Ward was discharged in 1957 but later re-enlisted and served in DaNang during the Vietnam War, where he worked on F4 Phantom fighter aircraft. He is now retired.

Carlson returned to South Dakota, where he operated a service station for a time and also farmed. Now on oxygen, Carlson said he remains plagued by lung damage that began when he breathed jet fuel vapors during those early years of his life.

He doesn’t own a computer, but he remains amazed at their possibilities. An old service buddy now living in Australia contacted him by phone several years ago.

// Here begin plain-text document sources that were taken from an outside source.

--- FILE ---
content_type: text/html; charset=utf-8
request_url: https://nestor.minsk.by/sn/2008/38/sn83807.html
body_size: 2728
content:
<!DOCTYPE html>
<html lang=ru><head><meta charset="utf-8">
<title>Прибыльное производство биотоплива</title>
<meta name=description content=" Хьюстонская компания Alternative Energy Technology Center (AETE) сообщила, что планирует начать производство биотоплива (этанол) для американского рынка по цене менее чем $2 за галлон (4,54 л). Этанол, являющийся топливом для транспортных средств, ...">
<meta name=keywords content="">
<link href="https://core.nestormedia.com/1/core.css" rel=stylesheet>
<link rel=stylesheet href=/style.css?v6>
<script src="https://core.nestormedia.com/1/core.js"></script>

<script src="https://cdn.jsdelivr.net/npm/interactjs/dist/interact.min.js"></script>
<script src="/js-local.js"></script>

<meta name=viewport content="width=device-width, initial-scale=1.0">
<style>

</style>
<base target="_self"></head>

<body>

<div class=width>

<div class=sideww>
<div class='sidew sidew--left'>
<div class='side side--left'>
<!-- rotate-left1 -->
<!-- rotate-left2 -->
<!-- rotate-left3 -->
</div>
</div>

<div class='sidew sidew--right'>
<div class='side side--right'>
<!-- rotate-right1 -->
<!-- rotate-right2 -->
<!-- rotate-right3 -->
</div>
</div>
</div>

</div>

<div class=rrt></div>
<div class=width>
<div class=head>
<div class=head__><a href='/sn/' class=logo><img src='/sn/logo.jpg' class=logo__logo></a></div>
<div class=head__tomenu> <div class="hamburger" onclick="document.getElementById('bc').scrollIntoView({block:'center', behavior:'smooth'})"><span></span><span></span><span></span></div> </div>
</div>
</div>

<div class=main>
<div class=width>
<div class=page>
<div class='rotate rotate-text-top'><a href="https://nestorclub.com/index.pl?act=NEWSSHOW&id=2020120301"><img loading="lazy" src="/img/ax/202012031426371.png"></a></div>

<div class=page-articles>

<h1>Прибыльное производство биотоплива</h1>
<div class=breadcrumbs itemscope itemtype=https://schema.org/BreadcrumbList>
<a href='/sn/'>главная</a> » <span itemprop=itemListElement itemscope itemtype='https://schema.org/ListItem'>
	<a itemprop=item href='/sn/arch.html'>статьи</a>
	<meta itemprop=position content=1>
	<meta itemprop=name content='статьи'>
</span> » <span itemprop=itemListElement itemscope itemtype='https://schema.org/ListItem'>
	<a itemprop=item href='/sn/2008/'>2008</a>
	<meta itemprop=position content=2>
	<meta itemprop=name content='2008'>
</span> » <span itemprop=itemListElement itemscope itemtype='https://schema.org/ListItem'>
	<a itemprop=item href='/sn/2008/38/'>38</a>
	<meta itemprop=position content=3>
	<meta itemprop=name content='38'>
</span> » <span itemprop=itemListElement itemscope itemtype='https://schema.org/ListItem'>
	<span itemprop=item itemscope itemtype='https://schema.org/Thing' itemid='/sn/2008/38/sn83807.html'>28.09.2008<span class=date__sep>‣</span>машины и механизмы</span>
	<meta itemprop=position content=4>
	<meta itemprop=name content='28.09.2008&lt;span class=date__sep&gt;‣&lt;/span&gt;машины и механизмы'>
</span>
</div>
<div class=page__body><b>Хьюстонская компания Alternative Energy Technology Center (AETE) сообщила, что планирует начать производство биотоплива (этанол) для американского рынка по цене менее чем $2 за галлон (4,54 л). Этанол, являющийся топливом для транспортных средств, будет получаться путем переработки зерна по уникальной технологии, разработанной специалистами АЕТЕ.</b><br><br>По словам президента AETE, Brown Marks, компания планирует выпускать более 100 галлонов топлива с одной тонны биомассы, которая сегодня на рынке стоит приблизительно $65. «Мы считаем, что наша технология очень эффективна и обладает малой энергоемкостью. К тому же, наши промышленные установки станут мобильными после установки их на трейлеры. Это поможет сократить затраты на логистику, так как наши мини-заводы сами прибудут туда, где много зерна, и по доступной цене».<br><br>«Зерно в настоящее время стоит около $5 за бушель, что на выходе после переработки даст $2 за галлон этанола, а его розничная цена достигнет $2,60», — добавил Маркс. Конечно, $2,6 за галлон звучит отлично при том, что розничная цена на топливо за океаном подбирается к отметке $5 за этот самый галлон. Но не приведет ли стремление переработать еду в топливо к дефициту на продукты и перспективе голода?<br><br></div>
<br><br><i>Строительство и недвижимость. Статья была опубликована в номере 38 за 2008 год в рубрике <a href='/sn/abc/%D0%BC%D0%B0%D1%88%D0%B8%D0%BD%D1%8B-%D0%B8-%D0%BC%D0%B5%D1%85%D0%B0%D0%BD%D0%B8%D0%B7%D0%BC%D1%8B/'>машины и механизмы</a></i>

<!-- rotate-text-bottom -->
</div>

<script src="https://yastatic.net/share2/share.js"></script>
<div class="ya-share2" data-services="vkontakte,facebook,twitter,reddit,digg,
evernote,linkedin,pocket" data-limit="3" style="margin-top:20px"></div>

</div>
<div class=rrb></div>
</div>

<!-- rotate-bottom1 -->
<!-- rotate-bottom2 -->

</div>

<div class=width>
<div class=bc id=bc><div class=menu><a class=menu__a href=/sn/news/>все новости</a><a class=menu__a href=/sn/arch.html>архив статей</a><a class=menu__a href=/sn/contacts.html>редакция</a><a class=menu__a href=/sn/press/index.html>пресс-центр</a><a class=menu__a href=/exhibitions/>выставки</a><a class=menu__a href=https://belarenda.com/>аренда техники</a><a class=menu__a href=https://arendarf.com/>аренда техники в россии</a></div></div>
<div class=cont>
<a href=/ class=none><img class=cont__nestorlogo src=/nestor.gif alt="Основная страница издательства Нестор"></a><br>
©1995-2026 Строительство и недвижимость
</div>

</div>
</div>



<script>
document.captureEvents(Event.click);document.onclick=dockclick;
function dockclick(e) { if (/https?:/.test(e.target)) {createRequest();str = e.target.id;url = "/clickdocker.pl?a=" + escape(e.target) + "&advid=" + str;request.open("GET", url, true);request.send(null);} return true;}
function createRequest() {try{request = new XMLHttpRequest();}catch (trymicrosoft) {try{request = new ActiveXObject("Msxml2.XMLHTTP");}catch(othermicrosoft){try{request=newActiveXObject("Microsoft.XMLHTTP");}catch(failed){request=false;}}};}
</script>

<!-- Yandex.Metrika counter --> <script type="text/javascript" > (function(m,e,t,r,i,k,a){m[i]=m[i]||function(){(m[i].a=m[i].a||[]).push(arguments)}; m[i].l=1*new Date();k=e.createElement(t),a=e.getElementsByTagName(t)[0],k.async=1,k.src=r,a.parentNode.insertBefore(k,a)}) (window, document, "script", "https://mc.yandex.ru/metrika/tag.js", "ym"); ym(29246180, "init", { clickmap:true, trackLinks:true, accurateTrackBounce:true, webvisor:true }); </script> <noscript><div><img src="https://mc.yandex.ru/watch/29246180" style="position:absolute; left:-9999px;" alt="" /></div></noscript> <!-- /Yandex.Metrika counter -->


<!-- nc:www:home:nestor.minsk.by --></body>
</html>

“We must have talked for an hour, and I was afraid it would be a big long distance bill, but he said it would only cost a few dollars,” he said.

His buddy was using a VOIP or voice over Internet protocol. The system allows anyone, through services like Skype, to use their computer like a telephone, free or at a fraction of the cost of traditional long distance.

The World Wide Web is familiar technology for today’s younger veterans and new recruits, said Rick Barg, state adjutant for the Veterans of Foreign Wars.

“Today that’s how the military operates,” Barg said.

The VFW initially provided long distance telephone cards to help Americans soldiers stationed overseas to stay in touch with their families, recalled Barg.

“That was called Operation Upline, but it was expensive to use,” he said.

The rapidly emerging technology allowed the VFW to set up 800 lines so that soldiers in Iraq and Afghanistan could use the Internet to stay in touch.

“And you’d be surprised how many 85-year-olds are Internet savvy,” Barg said. “A lot of them have gotten Internet from family and grandkids.”

The Web has also helped to decrease mailing and other administrative costs for the VFW.

“Three years ago, I used to get 16 pieces of mail from national headquarters,” he said. “Today, I’m lucky to get five a week.” The rest is done by e-mail.

The VFW and other veterans organizations are only beginning to understand the ways the Internet can be used to help veterans, he said. Virtual veterans’ posts, where vets can hold meetings online, are just around the corner, he said.

“You’ve got to crawl before you walk, and walk before you run,” Barg said. “We’ll be running in four or five years.”